Learning Android Forensics uses free open source tools to show you how to forensically recover data from Android devices. All of you, from beginners to experts, are encouraged to follow along with step-by-step directions to learn how to acquire and examine evidence and gain a deeper understanding of the Android forensic process. Commercial forensic tools typically give an examiner a button to press (commonly called the Find Evidence button). This book goes behind the scenes and shows what many of these tools are actually doing, giving you much deeper knowledge of how they work. Commercial forensic tools also frequently fail to recover data from third-party applications; there are simply too many apps available to write a tool that covers all of them. This book shows you how to manually analyze over a dozen popular applications. It teaches techniques and procedures for understanding data that can be carried over to analyzing almost any other application.

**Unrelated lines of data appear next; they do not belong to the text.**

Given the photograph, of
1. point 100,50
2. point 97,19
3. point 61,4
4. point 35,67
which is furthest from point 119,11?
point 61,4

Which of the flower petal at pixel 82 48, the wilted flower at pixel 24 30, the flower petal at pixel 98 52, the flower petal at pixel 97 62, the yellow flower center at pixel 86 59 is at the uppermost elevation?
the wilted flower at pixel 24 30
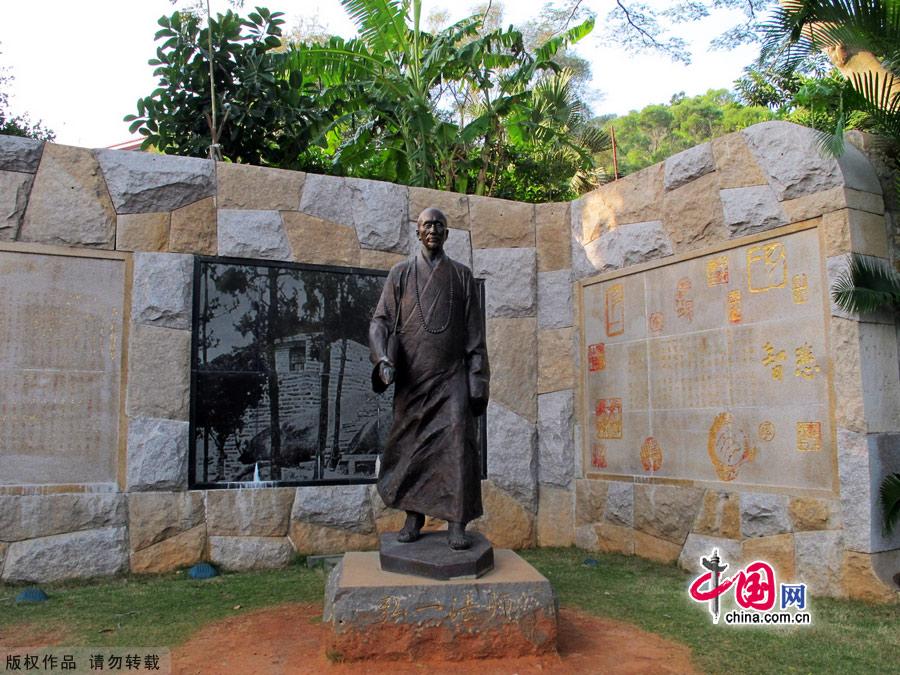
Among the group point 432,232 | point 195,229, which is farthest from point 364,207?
point 432,232

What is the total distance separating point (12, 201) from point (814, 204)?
4.89m

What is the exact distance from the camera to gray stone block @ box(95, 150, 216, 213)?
4938mm

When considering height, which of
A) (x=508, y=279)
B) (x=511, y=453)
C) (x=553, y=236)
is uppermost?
(x=553, y=236)

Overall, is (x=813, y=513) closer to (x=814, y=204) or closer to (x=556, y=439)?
(x=814, y=204)

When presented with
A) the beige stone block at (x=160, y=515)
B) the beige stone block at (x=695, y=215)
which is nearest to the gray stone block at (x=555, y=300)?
the beige stone block at (x=695, y=215)

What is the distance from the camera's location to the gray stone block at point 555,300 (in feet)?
20.1

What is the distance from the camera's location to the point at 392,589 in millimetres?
3076

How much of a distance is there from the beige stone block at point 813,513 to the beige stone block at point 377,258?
318 cm

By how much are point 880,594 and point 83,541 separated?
4.60 meters

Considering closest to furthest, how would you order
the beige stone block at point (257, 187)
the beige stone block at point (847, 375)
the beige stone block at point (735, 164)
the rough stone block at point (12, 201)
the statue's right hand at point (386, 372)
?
the statue's right hand at point (386, 372) < the beige stone block at point (847, 375) < the rough stone block at point (12, 201) < the beige stone block at point (735, 164) < the beige stone block at point (257, 187)

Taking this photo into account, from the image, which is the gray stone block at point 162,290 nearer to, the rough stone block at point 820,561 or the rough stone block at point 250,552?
the rough stone block at point 250,552

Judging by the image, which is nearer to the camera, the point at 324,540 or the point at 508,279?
the point at 324,540

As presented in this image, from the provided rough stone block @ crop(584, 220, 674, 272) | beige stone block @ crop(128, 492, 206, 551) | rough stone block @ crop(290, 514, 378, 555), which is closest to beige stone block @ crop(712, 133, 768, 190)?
rough stone block @ crop(584, 220, 674, 272)

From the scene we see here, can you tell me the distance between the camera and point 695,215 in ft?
17.0
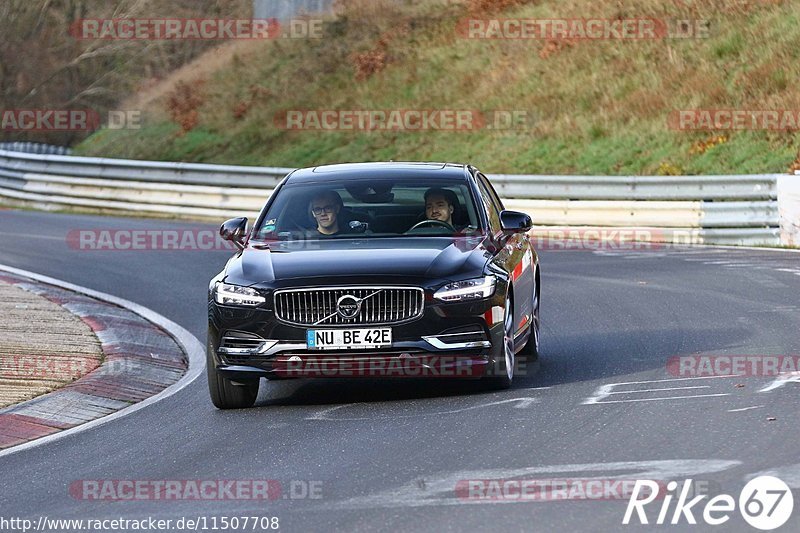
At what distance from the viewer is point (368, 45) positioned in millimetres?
39656

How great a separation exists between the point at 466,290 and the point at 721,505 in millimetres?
3455

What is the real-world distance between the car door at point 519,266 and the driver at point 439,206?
0.37 meters

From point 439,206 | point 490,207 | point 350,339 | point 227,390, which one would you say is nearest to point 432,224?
point 439,206

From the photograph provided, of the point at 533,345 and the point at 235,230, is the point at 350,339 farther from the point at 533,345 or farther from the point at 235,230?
the point at 533,345

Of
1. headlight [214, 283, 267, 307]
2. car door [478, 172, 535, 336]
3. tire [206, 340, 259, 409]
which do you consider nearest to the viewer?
headlight [214, 283, 267, 307]

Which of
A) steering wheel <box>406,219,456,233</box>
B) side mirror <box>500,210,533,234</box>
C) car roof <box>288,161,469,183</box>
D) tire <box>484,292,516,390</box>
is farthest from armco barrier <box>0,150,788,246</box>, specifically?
tire <box>484,292,516,390</box>

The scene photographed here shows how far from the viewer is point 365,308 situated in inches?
371

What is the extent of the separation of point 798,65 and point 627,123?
3.59 m

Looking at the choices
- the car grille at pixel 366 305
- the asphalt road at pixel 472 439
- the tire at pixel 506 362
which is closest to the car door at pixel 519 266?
the tire at pixel 506 362

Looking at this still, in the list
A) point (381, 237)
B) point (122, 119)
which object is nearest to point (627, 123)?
point (122, 119)

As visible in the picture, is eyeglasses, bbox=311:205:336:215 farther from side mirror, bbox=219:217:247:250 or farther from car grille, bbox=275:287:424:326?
car grille, bbox=275:287:424:326

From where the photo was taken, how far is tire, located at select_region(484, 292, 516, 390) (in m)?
9.70

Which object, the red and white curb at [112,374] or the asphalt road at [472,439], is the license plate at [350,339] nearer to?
the asphalt road at [472,439]

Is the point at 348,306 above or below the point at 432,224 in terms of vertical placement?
below
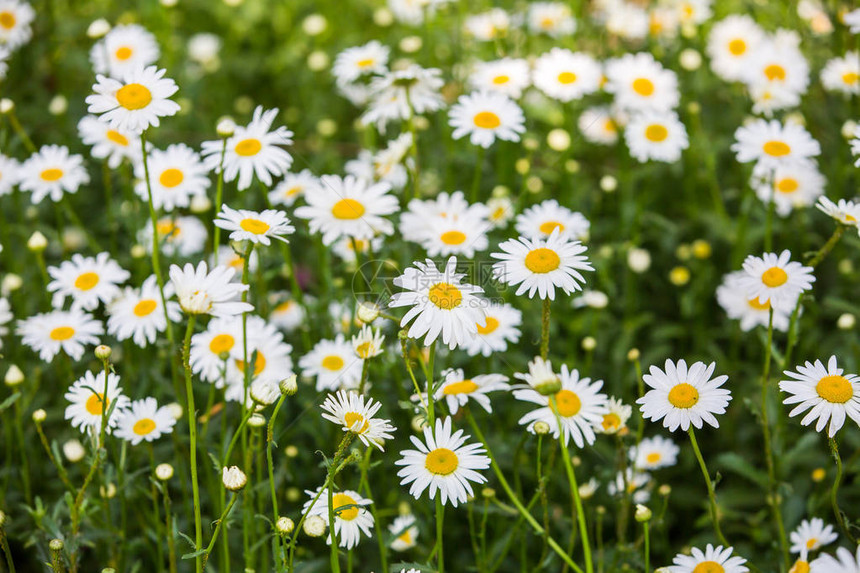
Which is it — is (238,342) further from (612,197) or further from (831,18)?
(831,18)

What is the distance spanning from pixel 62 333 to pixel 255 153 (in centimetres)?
83

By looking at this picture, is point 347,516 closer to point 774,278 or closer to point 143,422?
point 143,422

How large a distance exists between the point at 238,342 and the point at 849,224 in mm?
1749

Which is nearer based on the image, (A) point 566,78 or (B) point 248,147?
(B) point 248,147

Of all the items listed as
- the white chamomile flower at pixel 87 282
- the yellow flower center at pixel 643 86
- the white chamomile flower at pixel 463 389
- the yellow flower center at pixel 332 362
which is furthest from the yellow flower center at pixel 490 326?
the yellow flower center at pixel 643 86

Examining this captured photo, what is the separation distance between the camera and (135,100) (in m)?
2.18

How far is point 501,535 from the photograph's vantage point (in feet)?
8.16

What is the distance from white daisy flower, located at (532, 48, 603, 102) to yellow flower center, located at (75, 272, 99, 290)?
1.85 m

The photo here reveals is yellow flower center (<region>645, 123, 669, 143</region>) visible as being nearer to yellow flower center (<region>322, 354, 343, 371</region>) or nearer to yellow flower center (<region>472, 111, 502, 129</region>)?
yellow flower center (<region>472, 111, 502, 129</region>)

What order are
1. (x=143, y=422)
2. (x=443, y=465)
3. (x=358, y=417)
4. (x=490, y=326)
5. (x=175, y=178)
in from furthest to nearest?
(x=175, y=178) → (x=490, y=326) → (x=143, y=422) → (x=443, y=465) → (x=358, y=417)

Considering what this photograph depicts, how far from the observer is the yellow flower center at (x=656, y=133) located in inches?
125

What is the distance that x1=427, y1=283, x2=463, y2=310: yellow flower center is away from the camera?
1905 mm

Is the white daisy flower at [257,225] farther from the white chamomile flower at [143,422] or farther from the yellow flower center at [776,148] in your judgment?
the yellow flower center at [776,148]

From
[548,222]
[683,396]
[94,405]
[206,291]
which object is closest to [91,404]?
[94,405]
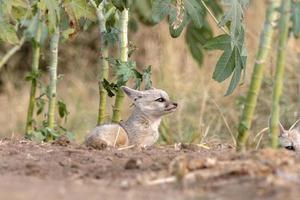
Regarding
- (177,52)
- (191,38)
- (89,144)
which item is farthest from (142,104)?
(177,52)

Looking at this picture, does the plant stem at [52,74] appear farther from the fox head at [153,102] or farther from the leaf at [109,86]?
the fox head at [153,102]

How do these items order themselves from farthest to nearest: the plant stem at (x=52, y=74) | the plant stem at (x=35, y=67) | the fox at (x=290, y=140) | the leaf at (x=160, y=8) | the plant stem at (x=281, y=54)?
1. the plant stem at (x=35, y=67)
2. the plant stem at (x=52, y=74)
3. the fox at (x=290, y=140)
4. the leaf at (x=160, y=8)
5. the plant stem at (x=281, y=54)

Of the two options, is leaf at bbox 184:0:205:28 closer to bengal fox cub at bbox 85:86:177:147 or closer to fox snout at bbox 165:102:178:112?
bengal fox cub at bbox 85:86:177:147

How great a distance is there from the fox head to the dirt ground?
2340 millimetres

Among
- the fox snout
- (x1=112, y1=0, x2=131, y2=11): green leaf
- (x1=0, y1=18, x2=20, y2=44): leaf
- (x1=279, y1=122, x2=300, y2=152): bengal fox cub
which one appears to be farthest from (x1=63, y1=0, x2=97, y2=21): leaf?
(x1=279, y1=122, x2=300, y2=152): bengal fox cub

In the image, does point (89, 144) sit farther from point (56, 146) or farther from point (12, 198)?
point (12, 198)

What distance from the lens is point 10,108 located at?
13.1 meters

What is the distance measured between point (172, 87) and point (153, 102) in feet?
12.9

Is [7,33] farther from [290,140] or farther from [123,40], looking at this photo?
[290,140]

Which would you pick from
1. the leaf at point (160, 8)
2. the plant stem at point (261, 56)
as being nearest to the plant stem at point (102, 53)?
the leaf at point (160, 8)

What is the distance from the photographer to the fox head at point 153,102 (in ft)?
26.2

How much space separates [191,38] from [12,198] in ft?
22.6

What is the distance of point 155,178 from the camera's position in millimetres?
4586

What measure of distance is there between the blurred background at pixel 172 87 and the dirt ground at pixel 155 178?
4.23 m
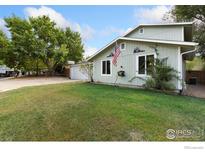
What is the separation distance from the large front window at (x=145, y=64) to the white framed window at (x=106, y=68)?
226 centimetres

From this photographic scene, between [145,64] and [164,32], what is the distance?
7.55 feet

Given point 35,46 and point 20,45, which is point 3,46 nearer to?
point 20,45

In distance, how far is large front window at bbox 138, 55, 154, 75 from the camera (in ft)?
30.2

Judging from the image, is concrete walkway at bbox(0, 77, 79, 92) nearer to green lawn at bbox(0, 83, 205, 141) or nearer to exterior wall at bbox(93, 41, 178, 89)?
exterior wall at bbox(93, 41, 178, 89)

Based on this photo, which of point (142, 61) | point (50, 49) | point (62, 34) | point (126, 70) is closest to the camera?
point (142, 61)

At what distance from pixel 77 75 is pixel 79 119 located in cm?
1307

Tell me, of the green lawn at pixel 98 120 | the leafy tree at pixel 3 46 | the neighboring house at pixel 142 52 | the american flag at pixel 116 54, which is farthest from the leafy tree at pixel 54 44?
the green lawn at pixel 98 120

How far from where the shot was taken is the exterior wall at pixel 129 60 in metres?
8.70

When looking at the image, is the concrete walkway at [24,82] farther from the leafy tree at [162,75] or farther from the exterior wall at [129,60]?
the leafy tree at [162,75]

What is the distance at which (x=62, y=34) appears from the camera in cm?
1731

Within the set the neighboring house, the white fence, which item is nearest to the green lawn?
the neighboring house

Chapter 1, Introducing Android Forensics, introduces mobile forensics, the general approach, and the challenges faced. This chapter also provides an overview of the Android architecture, security features, boot process, and so on.
Chapter 2, Setting Up an Android Forensic Environment, covers the steps to perform to get an established forensic setup to examine Android devices. This chapter also explains the use of ADB commands on the Android device.
Chapter 3, Understanding Data Storage on Android Devices, provides a detailed explanation of what kind of data is stored in the device, where it is stored, how it is stored, and details of the filesystems in which it is stored.
Chapter 4, Extracting Data Logically from Android Devices, covers various logical data extraction techniques using free and open source tools. The logical methods covered include ADB pull, ADB backup, ADB dumpsys information, and SIM card extractions. Bypassing device lock screens is also covered.
Chapter 5, Extracting Data Physically from Android Devices, demonstrates various physical data extraction techniques. Physical methods include dd and nanddump, as well as using netcat to write data to the examiner's computer. RAM and SD card imaging is also covered.
Chapter 6, Recovering Deleted Data from an Android Device, provides an overview on recovering data deleted from an Android device. This chapter explains procedures to recover data deleted from an SD card and also from a phone's internal storage.
Chapter 7, Forensic Analysis of Android Applications, covers forensic analysis of Android applications, data obfuscation methods used by popular applications, reverse engineering of Android applications, and the methods required for it.
Chapter 8, Android Forensic Tools Overview, explains various open source and commercial tools that are helpful during forensic analysis of Android devices.